In the culinary world, there are many French words that are commonly used. As I discovered recently when talking to a friend, many home cooks are not familiar with these terms. That is the subject of this Cooking Tip. There are too many terms to list them all in this Tip. Rather, I will focus on those that the home cook will most likely run across. Whether you are trying to understand an item on a menu or trying to get an idea about a recipe, an explanation of these terms should prove helpful.
This is the French word for Butter and you will see many variations of this mainly dealing with sauces.
- Beurre Blanc – This translates to “white butter”. It is a light sauce made with a reduction of white wine, vinegar and shallots and finished by whisking in butter to create a smooth and emulsified sauce.
- Beurre Rouge – As expected, the translation of this is “red butter”. It is made similarly to Beurre Blanc but made with red wine instead of white.
- Beurre Manie – This roughly translates to “butter by hand”. It is an uncooked roux and is made by kneading softened butter and flour together until combined. It can then be whisked into hot sauces or soups as a thickening agent.
- Beurre Noisette – browned butter. Butter is cooked gently until the milk solids settle out and turn brown and nutty in flavor. Can be used as a sauce on its own or as an ingredient.
- Béchamel sauce – This is a classic thickened white sauce made with a roux and milk. It can be used as a pasta sauce on its own or as a component of souffles and traditional lasagna.
- Mornay sauce – If you take Béchamel sauce and add cheese, you have Mornay sauce. The classic cheese used is Swiss or Gruyère but you can vary it based on your tastes. If you have ever made mac & cheese from scratch, you have made a Mornay sauce whether or not you knew that was the name.
- Velouté – If you make a white sauce with roux and a light stock instead of milk, you have made Velouté. Think Thanksgiving gravy. Velouté may also be applied to a type of pureed soup.
- Hollandaise – This is a rich sauce made with egg yolks and butter and classically served as part of Eggs Benedict.
- Béarnaise – If you add tarragon to your hollandaise sauce, you have béarnaise.
- Coulis – a fruit or vegetable puree and served as a light sauce or garnish.
- Sabayon – This sauce is traditionally made with egg yolks, sugar and wine, normally Marsala. In Italian, it is known as zabaglione,
- Papillote – a term used to describe food that is cooked and served inside a packet such as parchment or foil.
- Bain-marie – a method of cooking over a hot water bath.
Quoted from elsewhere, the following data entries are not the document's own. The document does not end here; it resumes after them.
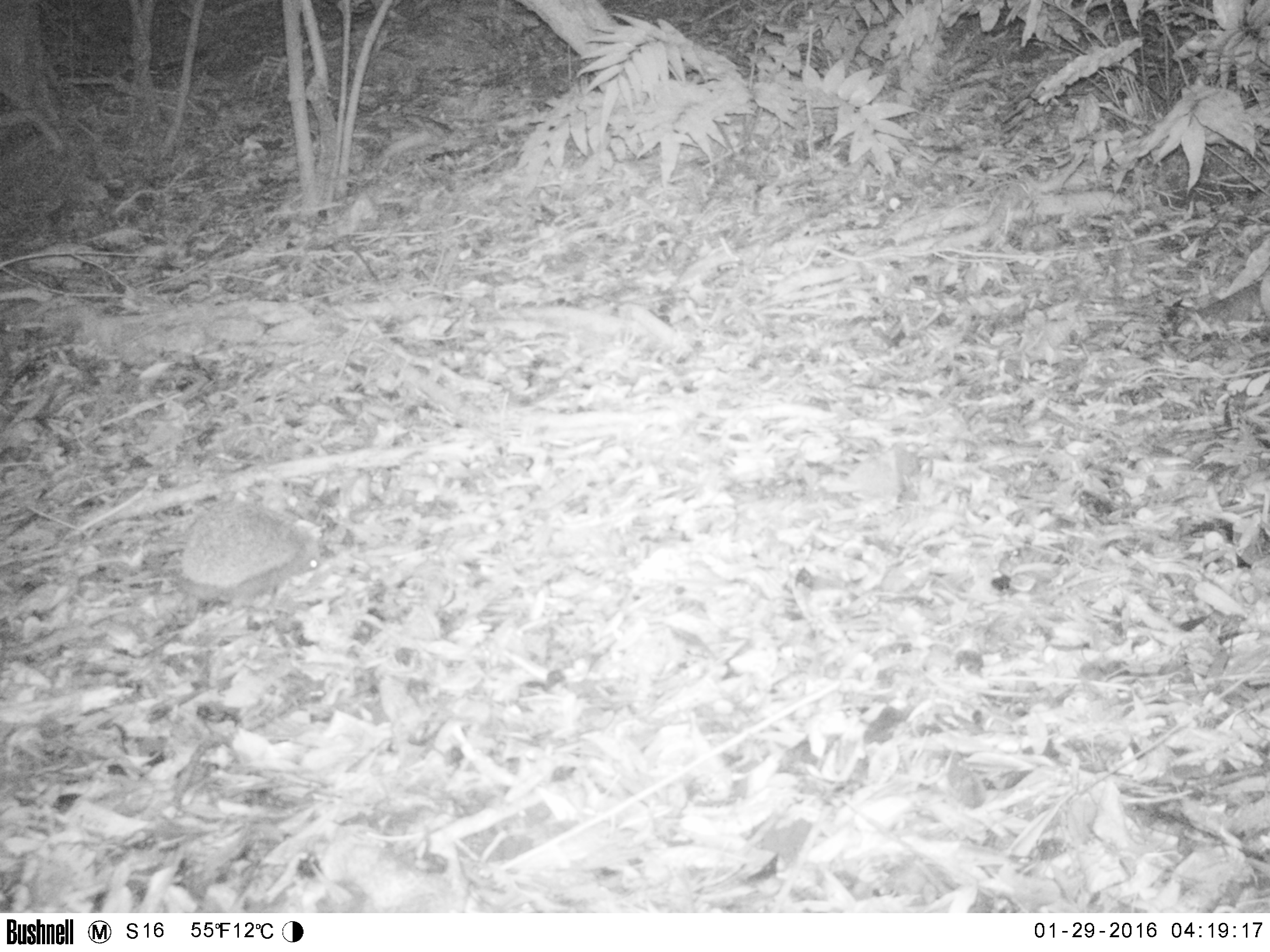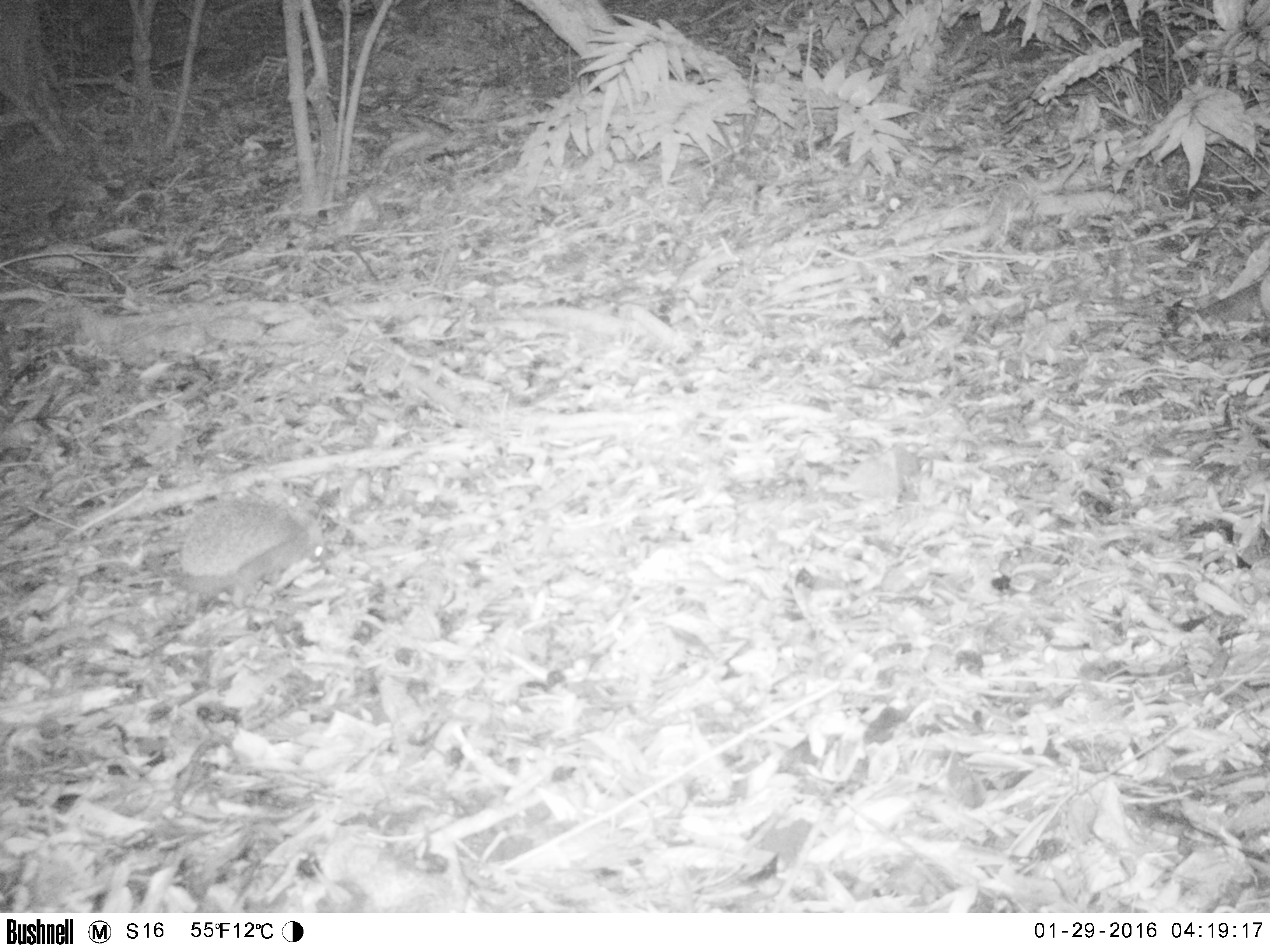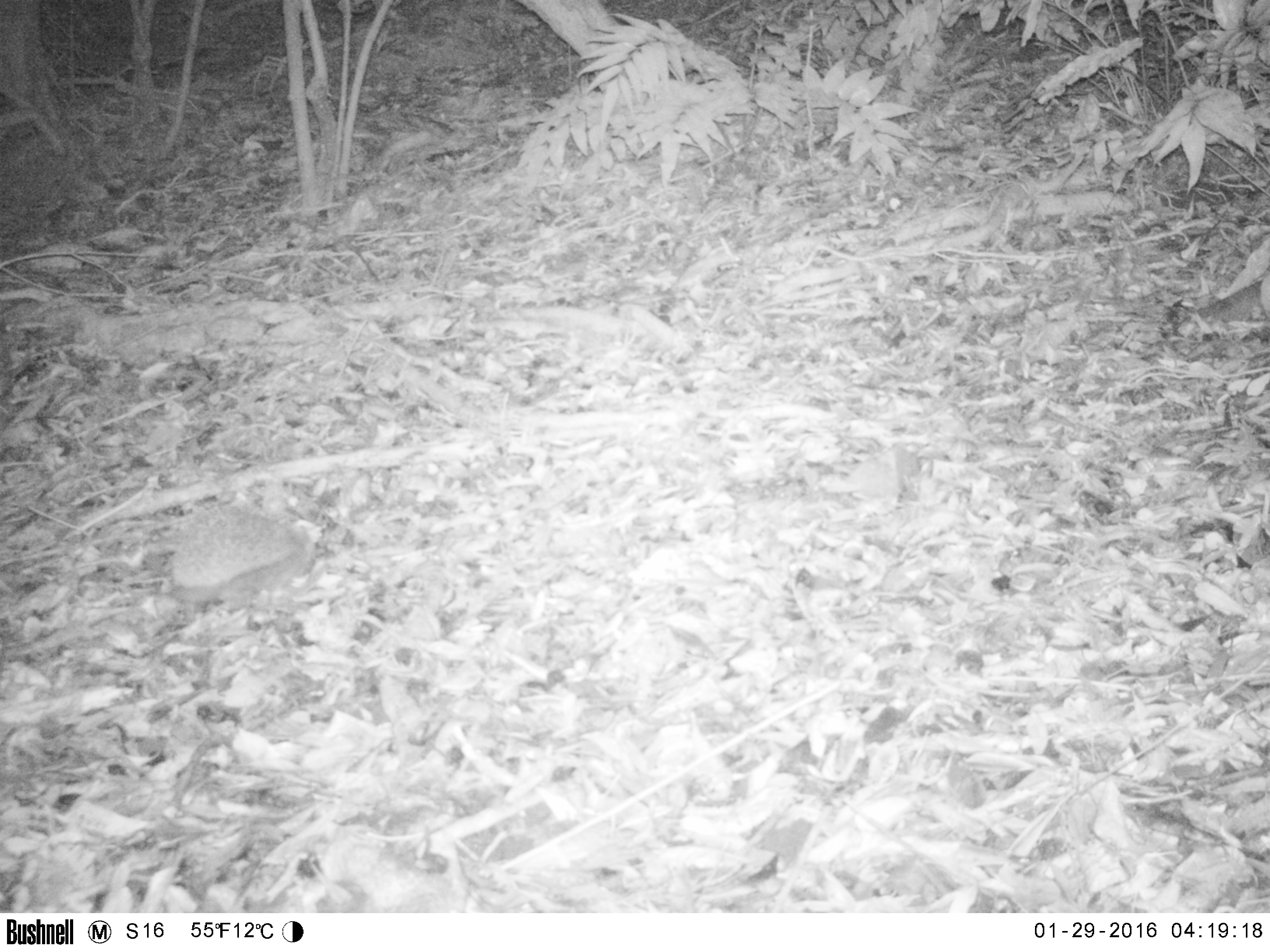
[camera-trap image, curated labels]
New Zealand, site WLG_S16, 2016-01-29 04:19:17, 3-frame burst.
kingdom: Animalia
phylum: Chordata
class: Mammalia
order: Eulipotyphla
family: Erinaceidae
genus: Erinaceus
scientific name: Erinaceus europaeus europaeus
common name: european hedgehog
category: hedgehog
It provides for gentle and even heat and is used in melting chocolate and in cooking items such as custard and crème brulée.
- Confit – a cooking technique where food is cooked covered in fat at a low temperature. It is usually defined as a method of cooking duck or pork in its own fat. It is also stored in the same fat.
- Deglaze (deglacer) – a simple technique that involves adding a liquid to a pan that has been used to roast or sauté meat and scraping up the fond that has stuck to the bottom of the pan. It is the first step to making a delicious pan sauce.
French Dishes – here are just a few classic French dishes that you are likely to see on a restaurant menu.
- Boeuf Bourguignon – a slow-cooked French stew made with beef, red wine, pearl onions, mushrooms and bacon.
- Bouillabaisse – a traditional Provençal fish soup originating in the port city of Marseille.
- Cassoulet – another French stew but classically made with sausage, confit (typically duck), pork and white beans.
- Coq au Vin – translated as “rooster with wine”, this is a French chicken stew made by braising chicken with wine, bacon, mushrooms and red wine.
- Croque Monsieur – an elevated ham/cheese sandwich layered with Bechamel sauce. If you put an egg on top, it is called a Croque Madame.
- Gougeres – French cheese puffs
- Profiteroles – cream puffs
- Ratatouille – a traditional vegetable stew made with summer vegetables such as tomatoes, zucchini, peppers and eggplant.
- Tarte Flambée – also known as Flammekueche or Flammkuchen, it is an Alsatian-style pizza. With a thin crust and spread with cream, onions and smoked pork bits, it is delicious.
- Bouquet Garni – a mixture of fresh herbs (normally thyme, parsley & bay leaf) tied together with string or wrapped inside a leek leaf and used to add flavor to stews and soups. The herbs may also be enclosed inside cheesecloth or a spice bag. In that case, it would be known as sachet d’épices (spice bag or sachet).
- Aioli – this is usually described as a garlic flavored mayonnaise and served with vegetables and fish.
- Roux – a mixture of fat and starch (usually butter and flour) cooked to desired color and then used to thicken sauces and, at times, add flavor. This is the basis for many sauces.
- Mirepoix – used as the base for soups, stews and sauces, it is composed of chopped vegetables. The typical composition is onions, carrots and celery. Variations on this are discussed in this Tip.
I hope this brief foray into how we often see the French language creep into our kitchens will save you time as you look at recipes or restaurant menus.